◆ Source document:

# Psycho House cira 1900-1910



## MadCap Romanian (Oct 29, 2005)

Hi guys! 

I've been building a bunch of model kit houses for my model Rail Road and I remebered that I still had the Polar Lights Psycho House sitting on the shelf, so I thought I'd build it along with these other houses, since I was in the mood. 

I thought I'd take a picture of the Polar Lights Psycho House model kit before I weather it up. You never get to see it in it's original cira 1900-1910 beauty on film.

When I build anything, I usually spray paint the base colour coats on first with Tremclad rust proof paint and then add the detail painting after. I will be weathering the Psycho House as per the box art, but I thought that before I do that, I would take a few pictures of the house with the original paint job, since you never see what the house looks like when it's new on film. 

Enjoy the next 3 pictures as I will begin the weathering process.
























Please excuse the 1976 AMC Gremlin in the background.......

Trevor


----------



## Steve244 (Jul 22, 2001)

eep. there's a gremlin in your back yard!

edit. heh: your edit.


----------



## JasonZ (Jul 17, 2007)

nice model!!!


----------



## Rebel Rocker (Jan 26, 2000)

Very nice!! Looks great so far. Is this kit actually HO gauge? Just wondering, cause I think it's a great idea to incorporate it into a train layout.

Wayne


----------



## Roland (Feb 4, 1999)

If your model was a real house, it looks like it would fit in with the real houses in my neighborhood. We live in a historic neighborhood with alot of homes that were built around 1880 to 1910. Our house was built in 1911 and has the same kind of entrance with side windows around the dooor. When I watch Psycho, I think that could be our door. There are some homes built similar in style to the Bates house, but, none of the houses have the same roof as the the Bates house. Below is our house when it was on fire before we bought it. Talk about weathering. No one was injured in this fire and the house since been fixed up like new.


----------



## ShadOAB (Apr 29, 2007)

Enjoy the next 3 pictures as I will begin the weathering process.


add a chimney while you're at it.


----------



## Ravenauthor (Jan 24, 2004)

Psycho IV where Norman recalls his childhood shows the house as if it looks new. I believe the house was yellow. I do not know if this was artistic licensing or if Robert Bloch mentioned the original color of the house in the original novel.


----------



## Roland (Feb 4, 1999)

Madcap Romanian, 

Norman's house was probably taken care of better when his mother was alive.

◆ Tasks:
1. Quote the Psycho House forum thread from "I thought I'd take" to "beauty on film.".
2. Answer these questions from the Psycho House forum thread:
(a) What paint does MadCap Romanian spray on first for the base color coats?
(b) In what year was Roland's house built?
(c) What color does Ravenauthor believe the house was in Psycho IV?
3. Write a continuation of the Psycho House forum thread from where it stops.
The listing that comes next is separate material and has nothing to do with the Psycho House forum thread.

◆ Extracted entries:

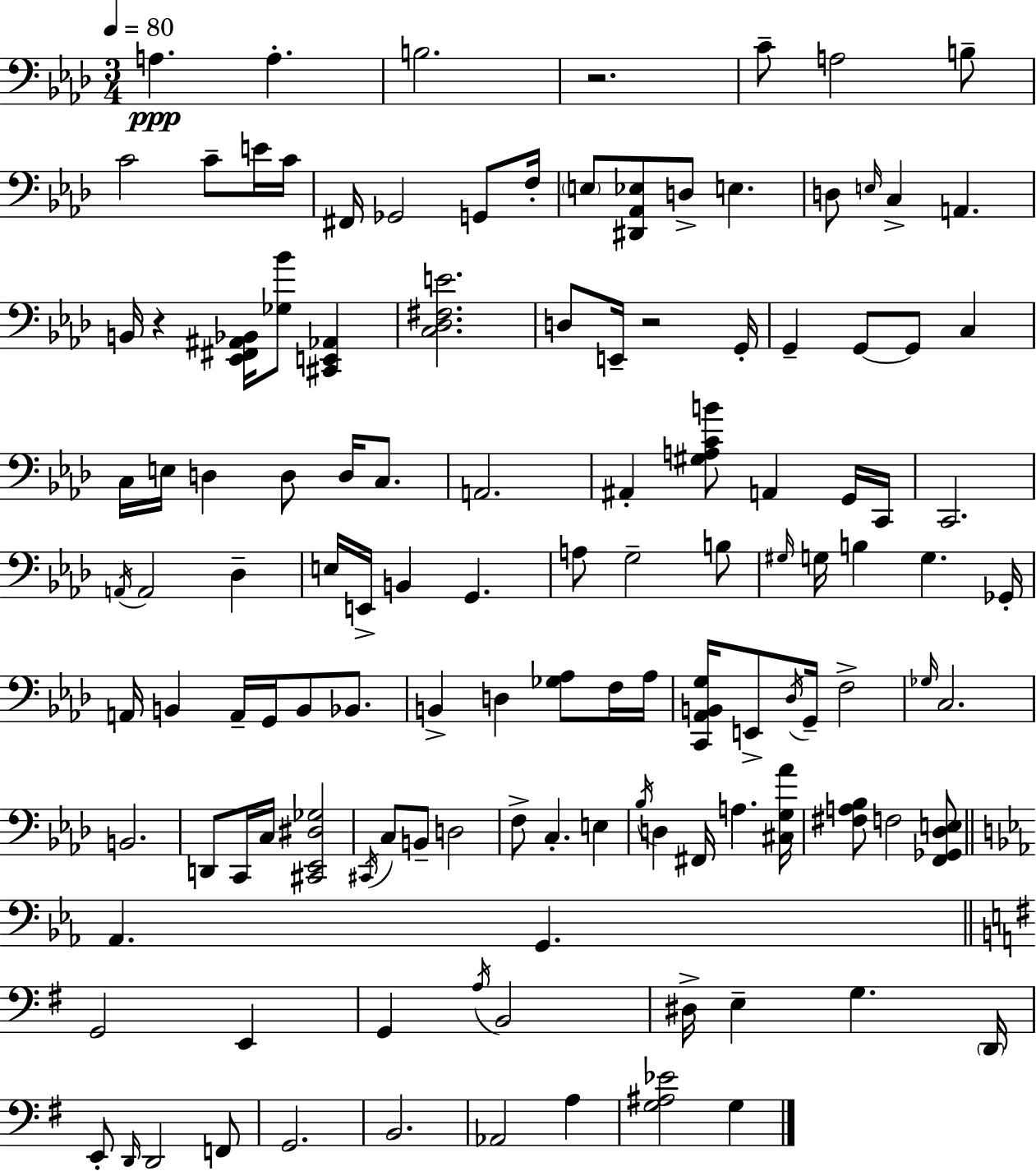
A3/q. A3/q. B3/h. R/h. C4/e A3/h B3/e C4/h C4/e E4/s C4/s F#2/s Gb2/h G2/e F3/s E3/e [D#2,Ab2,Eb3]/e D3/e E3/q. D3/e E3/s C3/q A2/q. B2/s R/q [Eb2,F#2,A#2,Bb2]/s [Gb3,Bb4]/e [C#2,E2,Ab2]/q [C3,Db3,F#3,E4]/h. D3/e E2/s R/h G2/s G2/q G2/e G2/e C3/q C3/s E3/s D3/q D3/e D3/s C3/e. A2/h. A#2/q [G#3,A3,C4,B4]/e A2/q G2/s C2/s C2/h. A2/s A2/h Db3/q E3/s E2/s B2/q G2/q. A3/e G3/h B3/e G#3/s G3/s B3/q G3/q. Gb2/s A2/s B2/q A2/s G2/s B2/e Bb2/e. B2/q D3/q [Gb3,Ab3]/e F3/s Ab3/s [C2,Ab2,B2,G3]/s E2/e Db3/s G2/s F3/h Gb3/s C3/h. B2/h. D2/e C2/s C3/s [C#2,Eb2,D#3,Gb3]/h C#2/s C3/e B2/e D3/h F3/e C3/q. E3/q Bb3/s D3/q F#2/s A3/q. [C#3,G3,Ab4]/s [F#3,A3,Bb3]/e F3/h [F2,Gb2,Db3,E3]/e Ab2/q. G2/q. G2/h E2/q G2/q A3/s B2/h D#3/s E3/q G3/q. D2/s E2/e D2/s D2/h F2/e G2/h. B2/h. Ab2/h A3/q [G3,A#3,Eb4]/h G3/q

--

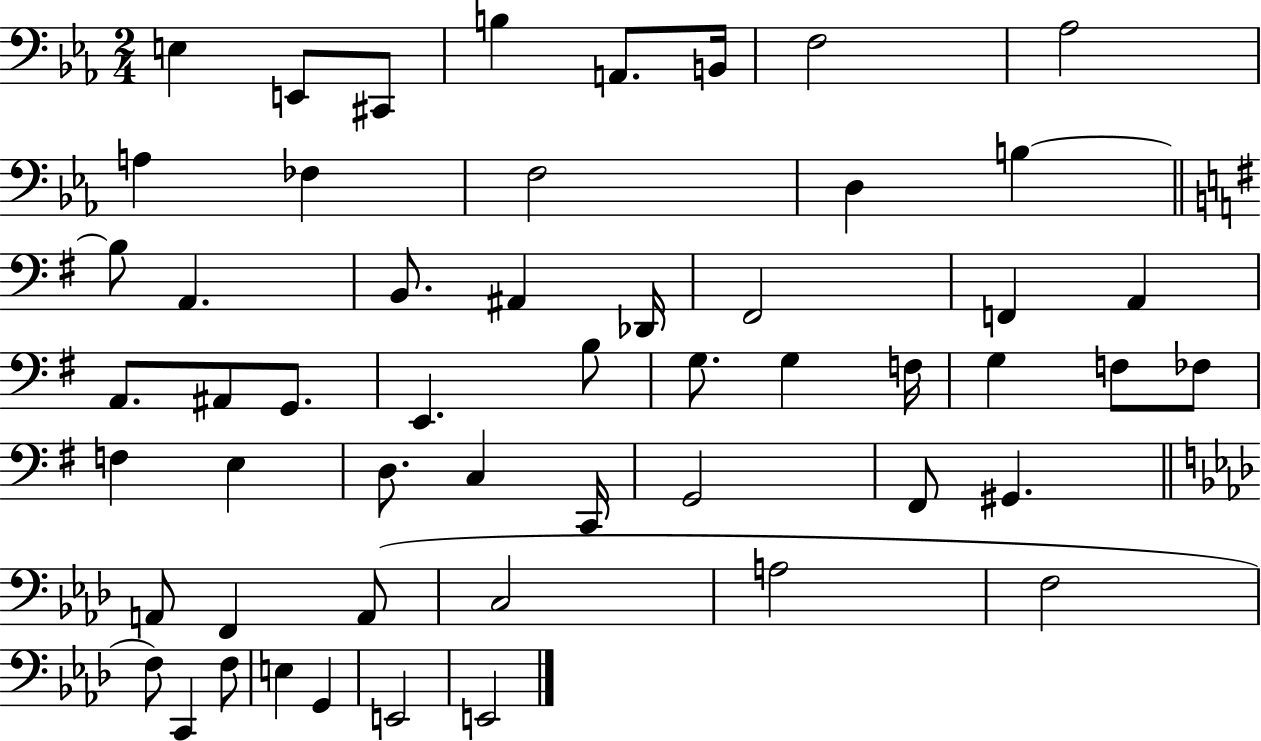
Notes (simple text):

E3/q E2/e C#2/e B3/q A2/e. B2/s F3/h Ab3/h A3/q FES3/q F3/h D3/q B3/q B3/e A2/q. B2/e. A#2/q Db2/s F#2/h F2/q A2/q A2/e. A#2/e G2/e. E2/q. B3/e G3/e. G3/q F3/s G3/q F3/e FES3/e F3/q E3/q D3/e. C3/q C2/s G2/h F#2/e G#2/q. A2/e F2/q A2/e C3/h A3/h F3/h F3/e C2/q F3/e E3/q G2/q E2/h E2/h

◆ The results:
1.
I thought I'd take a picture of the Polar Lights Psycho House model kit before I weather it up. You never get to see it in it's original cira 1900-1910 beauty on film.

2.
(a) Tremclad rust proof paint
(b) 1911
(c) Yellow

3.
Will you place the Bates home into your railroad diorama too? It might look neat to put the Munsters house and the Addam's Family house in there too, while you're at it. Mabey "Dracula's castle" up on a mountain somewhere?

Roland


----------



## MadCap Romanian (Oct 29, 2005)

Hi guys! ThanX for the comments!

Vollmer has a Vampire's Villa house that smokes. I will get that in the future. I still haven't decided if I should put the house on the Layout or not. The problem is that I would have to build the Bates Motel at the bottom of the hill, and that takes up a lot of room that I'm devoting to other buildings.

I'm also not sure about what season I should put the house in. They primarily show it in a desert setting with lots of sagebrush and a dusty landscape. I wonder how the house would look if it were in a snow scene?

Yesterday my wife and I went to Wal-Mart and found a DVD with Psycho 2,3&4 on it. (They didn't have Psycho #1. I guess it's only avalible on a Hitchcock DVD set.) After viewing these 3 movies, I came to some new conclusions.....

The kit is Ho scale. That's apparent with the size of the windows and doors. The Addams Family house is either 1/72 scale or 1/64. Everything is much to large. I don't have The Munster's house to make any comparisons too. 

Ravenauthor is right, the house was Yellow with white trim. The Yellow is more of a pale yellow, but it is yellow none the less. I'm not sure if I should repaint the house or just "Grey it out" as it were.

I did find some "Missing Detail" on the Polar Lights kit. First off, the stone steps leading up to the house that are on the side of the hill have flowerpots on each of the corners in the movies. The PL steps do not.

ShadOAB is right, there are no chimneys on the kit. I'll have to watch the movies again to find the style and location of them. I might be able to swipe one from a Model Power HO scale house.

Also, the kit has "Mother" sitting in a chair in the "Mother Room", but no room behind her. This could be made simply by building a styrene box and painting it green like the wallpaper. I could also add in some Model Power furniture, although it isn't as fancy as the real room had.

Anyway, I think I'll carry on with the build today!


----------



## Duck Fink (May 2, 2005)

Nice Madcap! Look forward to seeing the finished product.


----------



## Y3a (Jan 18, 2001)

Here's mine for Model RR use...


----------



## MadCap Romanian (Oct 29, 2005)

Looks great Y3A. I'll defenatly not stay there....long!


----------



## ShadOAB (Apr 29, 2007)

I watched the movie the other night....there were no shots that would feature a chiminey. There is a fire place in mother's room featured in Phycho...and a wood cooking stove (seen in Phycho 2). I'm sure there must have been more fire places in the house.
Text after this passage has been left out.